### Records for processing

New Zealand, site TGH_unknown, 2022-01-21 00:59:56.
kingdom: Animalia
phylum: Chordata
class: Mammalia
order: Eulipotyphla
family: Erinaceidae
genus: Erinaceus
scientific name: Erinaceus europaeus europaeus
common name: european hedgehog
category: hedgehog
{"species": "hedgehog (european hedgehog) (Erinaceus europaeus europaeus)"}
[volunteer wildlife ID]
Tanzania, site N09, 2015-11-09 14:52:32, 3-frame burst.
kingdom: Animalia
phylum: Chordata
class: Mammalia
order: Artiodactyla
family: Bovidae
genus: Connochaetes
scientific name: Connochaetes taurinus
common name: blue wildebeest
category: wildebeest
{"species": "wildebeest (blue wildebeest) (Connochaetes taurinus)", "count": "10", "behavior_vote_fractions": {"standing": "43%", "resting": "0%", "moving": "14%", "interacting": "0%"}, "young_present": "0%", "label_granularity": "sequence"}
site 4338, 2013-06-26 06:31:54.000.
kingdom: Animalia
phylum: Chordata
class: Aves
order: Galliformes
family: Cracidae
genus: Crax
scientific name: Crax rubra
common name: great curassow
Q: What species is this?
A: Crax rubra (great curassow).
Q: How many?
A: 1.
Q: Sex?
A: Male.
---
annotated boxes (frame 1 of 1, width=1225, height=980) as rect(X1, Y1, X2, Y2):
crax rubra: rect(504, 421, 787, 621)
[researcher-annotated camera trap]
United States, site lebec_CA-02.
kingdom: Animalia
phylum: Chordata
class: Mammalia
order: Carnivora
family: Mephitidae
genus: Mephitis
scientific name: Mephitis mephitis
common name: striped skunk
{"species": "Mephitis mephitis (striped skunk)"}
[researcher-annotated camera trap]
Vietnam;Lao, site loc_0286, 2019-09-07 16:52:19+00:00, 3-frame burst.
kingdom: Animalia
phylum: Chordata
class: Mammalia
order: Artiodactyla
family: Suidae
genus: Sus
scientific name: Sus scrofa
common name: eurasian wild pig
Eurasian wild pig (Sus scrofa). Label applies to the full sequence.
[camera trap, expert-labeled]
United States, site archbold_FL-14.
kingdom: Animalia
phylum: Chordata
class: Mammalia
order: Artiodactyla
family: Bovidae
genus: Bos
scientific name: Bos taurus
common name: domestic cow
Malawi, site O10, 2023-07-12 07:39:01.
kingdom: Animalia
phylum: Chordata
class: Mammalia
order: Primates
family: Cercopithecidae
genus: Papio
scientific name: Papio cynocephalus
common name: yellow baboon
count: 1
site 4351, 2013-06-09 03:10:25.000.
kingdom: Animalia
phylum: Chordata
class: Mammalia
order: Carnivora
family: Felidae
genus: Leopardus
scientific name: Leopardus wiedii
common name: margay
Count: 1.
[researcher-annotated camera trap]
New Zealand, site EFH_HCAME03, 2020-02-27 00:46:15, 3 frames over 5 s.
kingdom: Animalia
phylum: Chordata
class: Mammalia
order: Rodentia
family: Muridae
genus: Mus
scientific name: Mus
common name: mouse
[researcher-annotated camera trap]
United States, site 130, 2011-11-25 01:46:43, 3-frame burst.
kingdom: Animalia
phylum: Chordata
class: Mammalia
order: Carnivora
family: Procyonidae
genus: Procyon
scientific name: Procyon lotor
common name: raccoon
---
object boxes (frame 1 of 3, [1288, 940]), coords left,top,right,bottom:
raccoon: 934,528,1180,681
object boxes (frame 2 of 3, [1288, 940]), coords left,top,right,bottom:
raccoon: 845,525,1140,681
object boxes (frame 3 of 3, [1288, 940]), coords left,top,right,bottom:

### To do
Give back every line of the data exactly as it was written.

### Answer below
New Zealand, site TGH_unknown, 2022-01-21 00:59:56.
kingdom: Animalia
phylum: Chordata
class: Mammalia
order: Eulipotyphla
family: Erinaceidae
genus: Erinaceus
scientific name: Erinaceus europaeus europaeus
common name: european hedgehog
category: hedgehog
{"species": "hedgehog (european hedgehog) (Erinaceus europaeus europaeus)"}
[volunteer wildlife ID]
Tanzania, site N09, 2015-11-09 14:52:32, 3-frame burst.
kingdom: Animalia
phylum: Chordata
class: Mammalia
order: Artiodactyla
family: Bovidae
genus: Connochaetes
scientific name: Connochaetes taurinus
common name: blue wildebeest
category: wildebeest
{"species": "wildebeest (blue wildebeest) (Connochaetes taurinus)", "count": "10", "behavior_vote_fractions": {"standing": "43%", "resting": "0%", "moving": "14%", "interacting": "0%"}, "young_present": "0%", "label_granularity": "sequence"}
site 4338, 2013-06-26 06:31:54.000.
kingdom: Animalia
phylum: Chordata
class: Aves
order: Galliformes
family: Cracidae
genus: Crax
scientific name: Crax rubra
common name: great curassow
Q: What species is this?
A: Crax rubra (great curassow).
Q: How many?
A: 1.
Q: Sex?
A: Male.
---
annotated boxes (frame 1 of 1, width=1225, height=980) as rect(X1, Y1, X2, Y2):
crax rubra: rect(504, 421, 787, 621)
[researcher-annotated camera trap]
United States, site lebec_CA-02.
kingdom: Animalia
phylum: Chordata
class: Mammalia
order: Carnivora
family: Mephitidae
genus: Mephitis
scientific name: Mephitis mephitis
common name: striped skunk
{"species": "Mephitis mephitis (striped skunk)"}
[researcher-annotated camera trap]
Vietnam;Lao, site loc_0286, 2019-09-07 16:52:19+00:00, 3-frame burst.
kingdom: Animalia
phylum: Chordata
class: Mammalia
order: Artiodactyla
family: Suidae
genus: Sus
scientific name: Sus scrofa
common name: eurasian wild pig
Eurasian wild pig (Sus scrofa). Label applies to the full sequence.
[camera trap, expert-labeled]
United States, site archbold_FL-14.
kingdom: Animalia
phylum: Chordata
class: Mammalia
order: Artiodactyla
family: Bovidae
genus: Bos
scientific name: Bos taurus
common name: domestic cow
Malawi, site O10, 2023-07-12 07:39:01.
kingdom: Animalia
phylum: Chordata
class: Mammalia
order: Primates
family: Cercopithecidae
genus: Papio
scientific name: Papio cynocephalus
common name: yellow baboon
count: 1
site 4351, 2013-06-09 03:10:25.000.
kingdom: Animalia
phylum: Chordata
class: Mammalia
order: Carnivora
family: Felidae
genus: Leopardus
scientific name: Leopardus wiedii
common name: margay
Count: 1.
[researcher-annotated camera trap]
New Zealand, site EFH_HCAME03, 2020-02-27 00:46:15, 3 frames over 5 s.
kingdom: Animalia
phylum: Chordata
class: Mammalia
order: Rodentia
family: Muridae
genus: Mus
scientific name: Mus
common name: mouse
[researcher-annotated camera trap]
United States, site 130, 2011-11-25 01:46:43, 3-frame burst.
kingdom: Animalia
phylum: Chordata
class: Mammalia
order: Carnivora
family: Procyonidae
genus: Procyon
scientific name: Procyon lotor
common name: raccoon
---
object boxes (frame 1 of 3, [1288, 940]), coords left,top,right,bottom:
raccoon: 934,528,1180,681
object boxes (frame 2 of 3, [1288, 940]), coords left,top,right,bottom:
raccoon: 845,525,1140,681
object boxes (frame 3 of 3, [1288, 940]), coords left,top,right,bottom:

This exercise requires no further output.